TEXT ZUM LESEN:

Die Niederschlagsmenge hat sich im Jahresmittel in den vergangenen Jahrzehnten kaum verändert, sie konzentriert sich jedoch auf wenige Starkregen. Der Beginn der Regenzeit hat sich etwa um 30 Tage verschoben. Das macht Regenfeldbau unberechenbar. Darauf sind die Bauern aber angewiesen, sie leben von dem, was auf ihrem Land wächst.

Ähnlich ist die Situation in Kamerun. Namanga Ngongi, Vorsitzender der Alliance for a Green Revolution in Africa, berichtete auf einer Tagung in Salzburg jüngst aus seinem Heimatdorf. Anfang des Jahres habe es dort ungewöhnlich heftige Regenfälle und Überschwemmungen gegeben. "Aber niemand schreibt das auf", sagte Ngongi. Niemand sammele die Daten, damit sich die Bauern für die Zukunft wappnen können.

Harald Kunstmann und sein Kollege Patrick Laux haben für Kamerun Computermodelle entwickelt, um den optimalen Aussaattermin für die Bauern Jahr für Jahr zu ermitteln. Doch damit dies die Ernährung der Menschen sichern hilft, müssten die Daten den Weg in die Lehmgehöfte Westafrikas finden. Das wird so bald nicht geschehen. Auch der Rhythmus der Jahreszeiten wird seinen Takt so schnell nicht wiederfinden.

DEINE AUFGABE A:
Beantworte diese Fragen zum Lesetext:
(i) Um wie viele Tage hat sich der Beginn der Regenzeit ungefähr verschoben?
(ii) Wo hat Namanga Ngongi vor Kurzem aus seinem Heimatdorf berichtet?
(iii) Was sollen die Computermodelle von Harald Kunstmann und Patrick Laux für Kamerun Jahr für Jahr ermitteln?

VORLIEGENDE DATEN:
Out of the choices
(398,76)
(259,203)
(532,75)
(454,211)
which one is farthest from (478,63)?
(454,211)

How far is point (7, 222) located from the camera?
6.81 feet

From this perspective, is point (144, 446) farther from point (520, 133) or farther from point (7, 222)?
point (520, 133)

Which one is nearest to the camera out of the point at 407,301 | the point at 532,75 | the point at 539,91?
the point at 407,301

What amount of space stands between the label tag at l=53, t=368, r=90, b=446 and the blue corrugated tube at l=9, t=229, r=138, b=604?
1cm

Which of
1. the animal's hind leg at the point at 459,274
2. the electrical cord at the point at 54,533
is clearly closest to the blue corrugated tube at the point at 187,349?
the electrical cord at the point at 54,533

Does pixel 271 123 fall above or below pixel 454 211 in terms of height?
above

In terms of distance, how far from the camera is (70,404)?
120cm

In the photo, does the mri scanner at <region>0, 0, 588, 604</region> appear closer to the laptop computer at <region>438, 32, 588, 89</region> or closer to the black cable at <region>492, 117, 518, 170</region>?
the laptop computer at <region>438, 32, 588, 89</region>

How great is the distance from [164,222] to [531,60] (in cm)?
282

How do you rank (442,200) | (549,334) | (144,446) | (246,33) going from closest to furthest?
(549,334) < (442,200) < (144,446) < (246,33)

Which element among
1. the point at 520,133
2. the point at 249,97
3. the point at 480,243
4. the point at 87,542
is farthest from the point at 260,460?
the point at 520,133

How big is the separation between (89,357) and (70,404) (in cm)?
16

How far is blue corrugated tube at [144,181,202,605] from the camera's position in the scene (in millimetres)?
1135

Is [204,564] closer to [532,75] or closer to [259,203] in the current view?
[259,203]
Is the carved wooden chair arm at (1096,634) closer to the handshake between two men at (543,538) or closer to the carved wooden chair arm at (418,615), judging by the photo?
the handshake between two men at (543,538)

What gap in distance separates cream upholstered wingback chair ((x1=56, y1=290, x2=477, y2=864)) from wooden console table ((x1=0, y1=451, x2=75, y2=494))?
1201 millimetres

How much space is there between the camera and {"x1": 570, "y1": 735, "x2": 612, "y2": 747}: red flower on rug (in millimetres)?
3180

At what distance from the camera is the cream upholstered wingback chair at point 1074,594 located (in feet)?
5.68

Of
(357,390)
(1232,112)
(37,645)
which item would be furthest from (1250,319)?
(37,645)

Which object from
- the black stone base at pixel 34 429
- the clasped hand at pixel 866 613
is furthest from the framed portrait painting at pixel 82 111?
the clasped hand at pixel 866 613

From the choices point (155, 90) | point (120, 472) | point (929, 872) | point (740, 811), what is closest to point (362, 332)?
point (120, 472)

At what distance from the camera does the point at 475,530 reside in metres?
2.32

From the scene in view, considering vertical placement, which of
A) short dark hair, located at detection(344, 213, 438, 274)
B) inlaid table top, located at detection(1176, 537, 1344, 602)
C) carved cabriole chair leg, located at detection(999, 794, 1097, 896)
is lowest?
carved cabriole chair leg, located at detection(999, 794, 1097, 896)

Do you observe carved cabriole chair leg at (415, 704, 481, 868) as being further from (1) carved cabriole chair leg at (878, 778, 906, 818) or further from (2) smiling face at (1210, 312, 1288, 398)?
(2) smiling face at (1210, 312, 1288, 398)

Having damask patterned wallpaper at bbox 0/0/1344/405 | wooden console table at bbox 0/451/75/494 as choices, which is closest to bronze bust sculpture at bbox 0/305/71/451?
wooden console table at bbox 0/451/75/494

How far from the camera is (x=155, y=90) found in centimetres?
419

DEINE AUFGABE B:
Schreib aus den Zeilen der vorliegenden Daten den Teil Wort für Wort ab, der mit der Zeile anfängt, in der „Do you observe“ steht, und bis zum Ende dieser Zeilen geht. Die erste und die letzte Zeile gehören dazu.

DEINE LÖSUNG A:
(i) Um etwa 30 Tage.
(ii) Auf einer Tagung in Salzburg.
(iii) Den optimalen Aussaattermin für die Bauern.

DEINE LÖSUNG B:
Do you observe carved cabriole chair leg at (415, 704, 481, 868) as being further from (1) carved cabriole chair leg at (878, 778, 906, 818) or further from (2) smiling face at (1210, 312, 1288, 398)?
(2) smiling face at (1210, 312, 1288, 398)

Having damask patterned wallpaper at bbox 0/0/1344/405 | wooden console table at bbox 0/451/75/494 as choices, which is closest to bronze bust sculpture at bbox 0/305/71/451?
wooden console table at bbox 0/451/75/494

How far from the camera is (x=155, y=90) found in centimetres?
419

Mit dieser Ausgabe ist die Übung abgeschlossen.